Como todos los putos años antes, la
“fabulosa” temporada de cerezas estaba a las puertas. A las puertas significa
que ya se habían cogido, y vendido (las primeras traídas para casa eran como
tal solo un entretenimientos, no un trabajo), algunos kilos llevándolos al
almacén desde donde viajarían a alguna frutería y al buche de algún manirroto
tan imbécil de apoquinar el sobreprecio de un producto en un mercado de por sí
saturado, tanto de competencia con la misma fruta de otros lugares como de la
pléyade tropical que uno se encuentre normalmente más barata a comienzos de
verano en el súper, sin tener en consideración la galopante devaluación del
producto en unas semanas. Pero todas estas peculiaridades de la oferta y la
demanda a él le traían por el culo. Un año más la “fabulosa temporada de
cerezas estaba a las puertas y no había podido esquivarla, otra vez.
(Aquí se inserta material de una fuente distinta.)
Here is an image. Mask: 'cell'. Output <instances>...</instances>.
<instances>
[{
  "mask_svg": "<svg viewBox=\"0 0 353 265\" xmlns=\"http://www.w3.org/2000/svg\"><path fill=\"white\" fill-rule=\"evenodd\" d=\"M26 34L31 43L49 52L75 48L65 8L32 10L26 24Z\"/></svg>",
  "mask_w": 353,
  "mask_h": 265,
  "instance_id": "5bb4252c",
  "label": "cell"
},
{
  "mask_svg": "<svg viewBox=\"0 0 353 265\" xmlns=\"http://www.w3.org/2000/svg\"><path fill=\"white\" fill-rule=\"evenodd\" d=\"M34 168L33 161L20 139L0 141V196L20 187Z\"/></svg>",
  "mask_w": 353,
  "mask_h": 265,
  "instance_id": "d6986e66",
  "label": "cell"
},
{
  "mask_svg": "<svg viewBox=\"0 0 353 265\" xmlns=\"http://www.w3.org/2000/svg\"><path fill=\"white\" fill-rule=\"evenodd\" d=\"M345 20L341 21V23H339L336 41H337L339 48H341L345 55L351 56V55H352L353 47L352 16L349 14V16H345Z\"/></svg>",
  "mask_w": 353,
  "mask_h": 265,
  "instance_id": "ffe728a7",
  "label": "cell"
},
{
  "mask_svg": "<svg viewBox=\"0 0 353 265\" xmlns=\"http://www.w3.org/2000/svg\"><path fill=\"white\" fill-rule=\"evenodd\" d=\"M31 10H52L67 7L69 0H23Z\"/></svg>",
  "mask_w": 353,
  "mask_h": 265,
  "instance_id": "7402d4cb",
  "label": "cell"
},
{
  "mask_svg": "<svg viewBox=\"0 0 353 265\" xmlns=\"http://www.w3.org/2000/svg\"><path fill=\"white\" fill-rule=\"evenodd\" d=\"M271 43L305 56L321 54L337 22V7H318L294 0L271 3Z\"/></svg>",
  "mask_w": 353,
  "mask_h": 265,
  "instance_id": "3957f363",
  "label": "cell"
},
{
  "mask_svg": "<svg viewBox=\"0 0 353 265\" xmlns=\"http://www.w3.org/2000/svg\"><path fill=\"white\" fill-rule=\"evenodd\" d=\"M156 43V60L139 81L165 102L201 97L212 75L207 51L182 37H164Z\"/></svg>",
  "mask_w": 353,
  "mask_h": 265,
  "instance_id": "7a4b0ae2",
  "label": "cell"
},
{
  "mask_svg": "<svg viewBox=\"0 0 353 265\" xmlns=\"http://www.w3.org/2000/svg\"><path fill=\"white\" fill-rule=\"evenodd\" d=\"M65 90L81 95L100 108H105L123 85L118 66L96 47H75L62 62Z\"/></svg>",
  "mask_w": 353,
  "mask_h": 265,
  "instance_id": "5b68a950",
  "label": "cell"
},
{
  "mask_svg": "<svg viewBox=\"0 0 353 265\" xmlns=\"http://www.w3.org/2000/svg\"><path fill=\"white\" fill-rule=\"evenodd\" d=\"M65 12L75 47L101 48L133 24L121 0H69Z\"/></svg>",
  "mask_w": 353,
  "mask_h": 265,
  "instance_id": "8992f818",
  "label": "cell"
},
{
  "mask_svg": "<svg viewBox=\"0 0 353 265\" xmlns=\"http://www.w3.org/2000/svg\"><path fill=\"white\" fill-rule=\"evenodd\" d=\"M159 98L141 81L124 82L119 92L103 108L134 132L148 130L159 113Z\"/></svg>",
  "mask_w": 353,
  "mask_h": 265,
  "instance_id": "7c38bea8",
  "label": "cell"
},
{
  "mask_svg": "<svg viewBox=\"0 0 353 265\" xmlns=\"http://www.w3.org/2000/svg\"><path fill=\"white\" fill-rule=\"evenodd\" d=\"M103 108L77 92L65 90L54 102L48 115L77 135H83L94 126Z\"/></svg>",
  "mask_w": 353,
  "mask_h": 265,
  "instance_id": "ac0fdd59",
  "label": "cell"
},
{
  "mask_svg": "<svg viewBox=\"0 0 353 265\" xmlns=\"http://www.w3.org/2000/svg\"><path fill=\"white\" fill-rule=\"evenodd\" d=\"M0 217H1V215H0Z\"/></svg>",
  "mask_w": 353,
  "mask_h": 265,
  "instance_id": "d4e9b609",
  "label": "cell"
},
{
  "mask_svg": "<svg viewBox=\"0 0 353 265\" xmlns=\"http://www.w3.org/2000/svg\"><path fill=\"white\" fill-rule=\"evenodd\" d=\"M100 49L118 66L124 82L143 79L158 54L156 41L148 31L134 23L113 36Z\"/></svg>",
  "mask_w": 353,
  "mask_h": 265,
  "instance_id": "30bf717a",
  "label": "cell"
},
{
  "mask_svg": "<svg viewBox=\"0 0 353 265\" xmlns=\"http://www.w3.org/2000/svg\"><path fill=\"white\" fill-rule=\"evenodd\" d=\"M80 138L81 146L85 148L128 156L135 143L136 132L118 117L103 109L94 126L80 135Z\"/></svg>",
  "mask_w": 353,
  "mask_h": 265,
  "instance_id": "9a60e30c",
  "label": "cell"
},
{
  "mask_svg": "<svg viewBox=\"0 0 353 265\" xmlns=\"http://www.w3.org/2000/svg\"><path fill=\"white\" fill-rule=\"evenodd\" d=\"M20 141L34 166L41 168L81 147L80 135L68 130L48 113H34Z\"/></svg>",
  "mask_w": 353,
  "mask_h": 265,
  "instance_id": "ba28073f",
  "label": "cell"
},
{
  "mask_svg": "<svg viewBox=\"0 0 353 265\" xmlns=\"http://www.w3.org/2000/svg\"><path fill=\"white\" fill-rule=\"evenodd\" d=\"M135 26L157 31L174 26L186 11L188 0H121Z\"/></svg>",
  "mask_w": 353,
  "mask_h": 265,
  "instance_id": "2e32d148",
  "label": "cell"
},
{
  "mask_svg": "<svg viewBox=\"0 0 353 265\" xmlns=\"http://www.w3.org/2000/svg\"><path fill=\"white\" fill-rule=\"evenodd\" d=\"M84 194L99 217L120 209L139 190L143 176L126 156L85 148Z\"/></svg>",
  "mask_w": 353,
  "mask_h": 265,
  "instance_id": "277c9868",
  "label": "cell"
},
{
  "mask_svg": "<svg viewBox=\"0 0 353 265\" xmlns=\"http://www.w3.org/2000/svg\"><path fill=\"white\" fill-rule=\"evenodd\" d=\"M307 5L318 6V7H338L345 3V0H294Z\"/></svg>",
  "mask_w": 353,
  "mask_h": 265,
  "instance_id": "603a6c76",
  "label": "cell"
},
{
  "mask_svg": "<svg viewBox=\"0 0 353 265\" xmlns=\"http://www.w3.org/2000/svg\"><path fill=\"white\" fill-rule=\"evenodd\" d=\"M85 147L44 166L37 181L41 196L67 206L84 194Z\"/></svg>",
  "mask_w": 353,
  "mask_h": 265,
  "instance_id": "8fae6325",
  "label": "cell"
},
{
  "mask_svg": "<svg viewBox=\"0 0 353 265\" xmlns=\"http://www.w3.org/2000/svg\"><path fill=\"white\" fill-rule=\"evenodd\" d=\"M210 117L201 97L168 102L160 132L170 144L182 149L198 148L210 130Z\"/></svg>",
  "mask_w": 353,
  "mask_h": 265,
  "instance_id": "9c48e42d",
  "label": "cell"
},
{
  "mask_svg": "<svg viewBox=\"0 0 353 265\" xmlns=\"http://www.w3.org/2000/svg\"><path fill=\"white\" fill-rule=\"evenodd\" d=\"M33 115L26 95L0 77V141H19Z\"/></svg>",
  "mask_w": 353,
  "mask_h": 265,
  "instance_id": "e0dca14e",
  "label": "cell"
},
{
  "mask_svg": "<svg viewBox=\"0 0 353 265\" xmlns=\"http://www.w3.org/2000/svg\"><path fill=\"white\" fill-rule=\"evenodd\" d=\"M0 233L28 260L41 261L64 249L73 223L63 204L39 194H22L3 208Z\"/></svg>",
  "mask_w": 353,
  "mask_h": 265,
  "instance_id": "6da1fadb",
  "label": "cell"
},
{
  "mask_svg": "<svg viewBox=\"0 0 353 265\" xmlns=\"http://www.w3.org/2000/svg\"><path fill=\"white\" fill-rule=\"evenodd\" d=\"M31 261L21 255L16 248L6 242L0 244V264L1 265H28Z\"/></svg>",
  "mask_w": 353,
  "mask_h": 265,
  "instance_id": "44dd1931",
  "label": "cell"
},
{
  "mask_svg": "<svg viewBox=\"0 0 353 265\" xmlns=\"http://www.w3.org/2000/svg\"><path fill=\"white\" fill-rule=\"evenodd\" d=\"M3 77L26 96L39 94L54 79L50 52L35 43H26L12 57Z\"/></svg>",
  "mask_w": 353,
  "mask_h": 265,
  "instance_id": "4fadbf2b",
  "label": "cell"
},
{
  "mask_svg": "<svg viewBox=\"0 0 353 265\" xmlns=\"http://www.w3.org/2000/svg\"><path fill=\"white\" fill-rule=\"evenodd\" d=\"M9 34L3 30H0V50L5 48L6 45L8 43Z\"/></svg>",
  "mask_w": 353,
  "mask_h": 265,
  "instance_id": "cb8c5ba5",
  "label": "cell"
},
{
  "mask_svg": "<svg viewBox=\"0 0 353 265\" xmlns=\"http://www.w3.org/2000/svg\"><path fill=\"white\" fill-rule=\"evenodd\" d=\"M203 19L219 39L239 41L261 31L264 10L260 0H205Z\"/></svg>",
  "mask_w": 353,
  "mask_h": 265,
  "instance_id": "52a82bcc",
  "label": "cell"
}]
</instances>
Odiaba las cerezas desde lo más
hondo de su alma negra. Eran un coñazo, un martirio anual del que no obtenía ni
oficio ni beneficio pero si muchas molestias. Desde pequeño, que estuvo interno
en un colegio, el principio de las vacaciones estivales era un suplicio cuando
debiera ser todo lo contrario. Mientras para los demás suponía dejar de
estudiar, levantarse tarde, enredar todo el santo día por ahí y disfrutar; para
él era levantarse antes que el sol y cogerlas, una a una con la mano, hasta que
el mismo sol se ponía. Así un mes entero, o dos, en los que echaba de menos el
orden de un sistema académico con sus ratos de ocio establecidos. Desde
entonces, hablamos de su adolescencia, las aborrecía. Era tal la repulsión que
incluso no las comía teniendo, como es lógico en un sitio productor, al alcance
lo mejor imaginable, fruta del máximo nivel. Toda esa antipatía se había
comunicado al verano entero. Para él figuraba calor, bochorno, aburrimiento,
trabajo, galbana. Ni punto de comparación con la placidez, la tranquilidad y el
confort del otoño tan lánguido, tan interesante. Mientras alrededor el mundo
entero explotaba de verde y de ida, él se consumía en impotencia y depresión.
Cada año, por uno u otro motivo, no
podía esquiar la estación y la cosecha: ser un adolescente, no encontrar
trabajo, la misma falta de oportunidades en el páramo arrasado del pueblo.
Únicamente un par de veces en toda su vida las había evitado, las putas
cerezas. Y fue estando lejos, muy lejos, tan lejos que era el extranjero, ajeno
a la pasión por la tierra como si de ésta emanase la vida en vez de esclavitud
y miseria, de su familia. Pudiendo ser entonces él. Satisfecho.
Pero ese año no era así. Hay que
vivir donde se puede y hay refugio. Mientras el pueblo entero era un frenesí de
tractores, productos fitosanitarios,
cajas de fruta, escaleras y primeros calores, él se lamentaba de su suerte
negra al no tener cualquier cosa, su túnel debajo de la cárcel, en lo que
pudiese ganar lo suficiente para poner un techo sobre la cabeza y algo de
manduca dentro. Ganar con ello la libertad y, de paso, mandar a tomar por el
saco las cerezas. No pedía lujos, solamente ir hacia adelante y ganar con las
manos lo imprescindible en algún lugar, lo que queremos todos antes de
morirnos. Parado como estaba, sin sensaciones de que pudiese cambiar la cosa,
acogido en la casa parental, pasando cada día con más asco por la cercanía, la
inmediatez de la campaña, no podía, otro año más, hacer otra cosa.